EXTRAIT DU DOCUMENT:
---*---

Ce raisonnement est pertinent s’il s’adresse à ce « mythe entretenu par les promoteurs des nouveaux médias » auquel l’auteur fait référence [ibid., p.186], qui privilégie l’accès supposé direct à l’information, en contournant les médiations traditionnelles. En revanche, de notre point de vue, cette analyse n’est pas recevable si elle prétend analyser le fonctionnement concret des nouveaux acteurs de l’information en ligne. Ceci parce que comme nous le verrons lors de l’analyse de notre recherche de terrain, derrière la montée en force de l’intermédiation technique, se trouve en réalité une multitude des médiations « humaines », qui sont le fait des journalistes mais également des techniciens de l’information.

En ce qui concerne la mise à disposition des informations brutes sous la forme de dépêches, notre recherche empirique montre que ces dernières sont travaillées et traitées justement dans le sens d’une diffusion directe auprès du public. Ainsi, au sein des agences de presse qui en sont à l’origine, il y a eu progressivement, depuis le début des années 2000, la constitution des cellules dédiées de journalistes dont le travail quotidien consiste à réécrire les dépêches brutes, qui sont initialement destinées aux journalistes travaillant au sein de médias traditionnels. Ceci afin qu’elles puissent être diffusées sur l’internet, sans traitement supplémentaire. Ces cellules commencent à acquérir une position stratégique au sein des grandes agences de presse, puisque elles constituent en quelque sorte leur premier « client », qui reçoit et filtre, sur une base quotidienne, l’ensemble de la production interne. De cette façon il a des interactions incessantes entre, d’une part, les journalistes qui produisent l’information et ceux qui sont chargés de la réécrire en vue d’une diffusion publique, avant même que l’information sorte des agences. Le travail de réécriture consiste à contextualiser l’information, en rappellent quelques éléments indispensables à la compréhension par le grand public comme l’historique, l’identité des acteurs, les antécédents, à la simplifier et à la mettre en relation avec d’autres événements. Au bout du processus, la dépêche à destination des portails généralistes est très différente de celle qui s’adresse aux journalistes des médias traditionnels, même si elle traite du même sujet. La médiation journalistique ne disparaît pas mais elle remonte la chaîne de production, ne se situant plus au sein du média qui touche directement le public mais au sein de la structure chargée de la production de l’information. Cette dernière est rémunérée en conséquence pour ce travail supplémentaire.

En ce qui concerne la question de la mise à disposition de l’information sans hiérarchisation ou sélection préalable, notre recherche montre que celle-ci concerne une minorité d’acteurs, en tout cas ceux qui sont le moins engagés dans l’information en ligne. Pour ceux dont l’actualité constitue une activité stratégique, comme Google et Yahoo, il y a effectivement des dispositifs de hiérarchisation et de sélection de l’information, à la différence que celles-ci sont partiellement prises en charge par des dispositifs techniques complexes.

---*---

Données de questions de raisonnement spatial

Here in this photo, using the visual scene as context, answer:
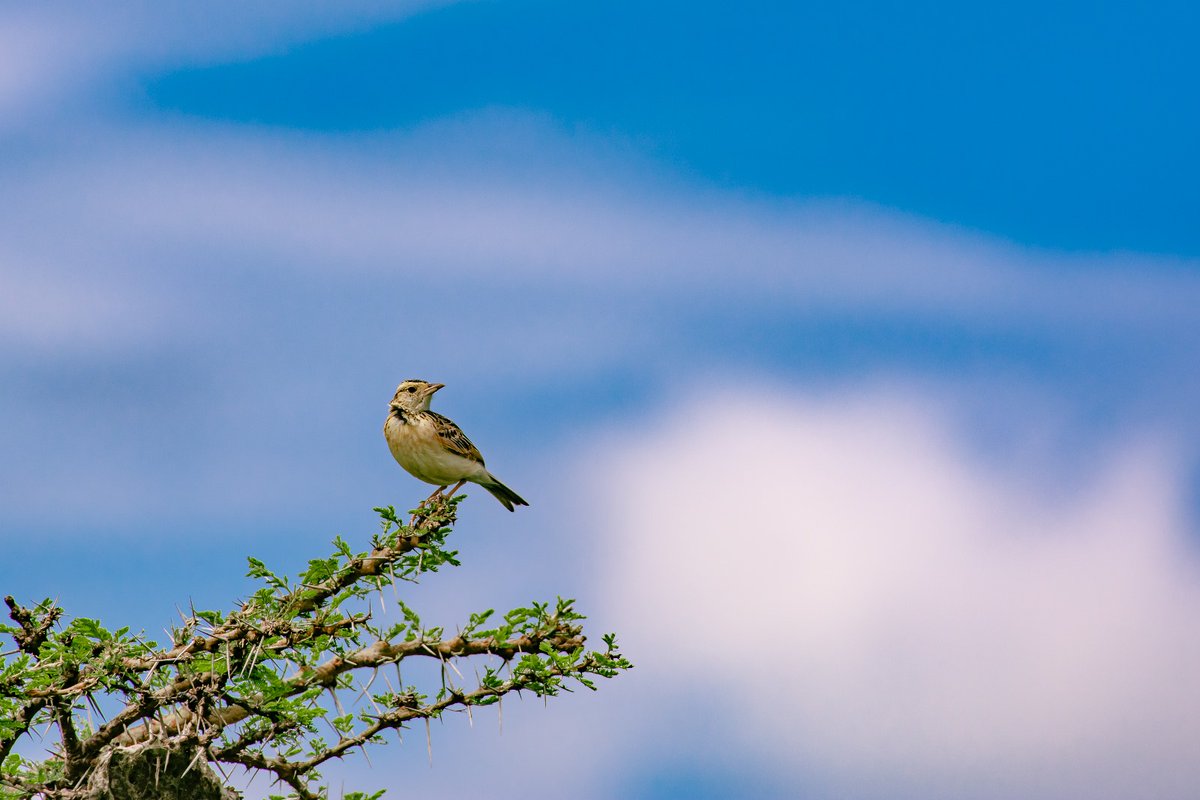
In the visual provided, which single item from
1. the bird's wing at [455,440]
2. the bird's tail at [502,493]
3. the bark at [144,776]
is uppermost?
the bird's wing at [455,440]

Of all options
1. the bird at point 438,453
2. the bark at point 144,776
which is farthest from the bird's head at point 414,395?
the bark at point 144,776

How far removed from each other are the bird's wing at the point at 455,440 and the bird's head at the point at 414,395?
40cm

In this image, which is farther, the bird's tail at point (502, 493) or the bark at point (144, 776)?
the bird's tail at point (502, 493)

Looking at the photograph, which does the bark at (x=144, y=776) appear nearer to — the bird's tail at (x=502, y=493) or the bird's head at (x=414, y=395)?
the bird's tail at (x=502, y=493)

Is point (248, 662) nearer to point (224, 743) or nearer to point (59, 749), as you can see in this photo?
point (224, 743)

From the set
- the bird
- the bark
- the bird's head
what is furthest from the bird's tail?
the bark

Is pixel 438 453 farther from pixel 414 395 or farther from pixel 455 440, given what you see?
pixel 414 395

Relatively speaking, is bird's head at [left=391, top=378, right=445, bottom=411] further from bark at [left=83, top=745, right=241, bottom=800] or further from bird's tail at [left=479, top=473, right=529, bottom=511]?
bark at [left=83, top=745, right=241, bottom=800]

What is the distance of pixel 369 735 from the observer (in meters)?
9.37

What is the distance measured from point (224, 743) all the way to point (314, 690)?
0.77 m

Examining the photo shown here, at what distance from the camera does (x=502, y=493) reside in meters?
12.6

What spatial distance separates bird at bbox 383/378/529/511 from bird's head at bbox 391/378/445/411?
0.17 m

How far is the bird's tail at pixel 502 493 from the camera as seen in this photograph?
40.9 feet

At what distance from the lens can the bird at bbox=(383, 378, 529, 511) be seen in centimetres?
1232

---*---

CONSIGNE ÉCRITE:
Répondez aux questions suivantes d'après l'extrait sur l'information en ligne.
(a) Depuis quand des cellules de journalistes chargées de réécrire les dépêches se constituent-elles au sein des agences de presse ?
(b) Quels deux acteurs sont cités comme disposant de dispositifs de hiérarchisation et de sélection de l'information ?
(c) Outre les journalistes, qui est à l'origine des médiations « humaines » situées derrière l'intermédiation technique ?

RÉPONSE OBTENUE:
(a) Depuis le début des années 2000.
(b) Google et Yahoo.
(c) Les techniciens de l'information.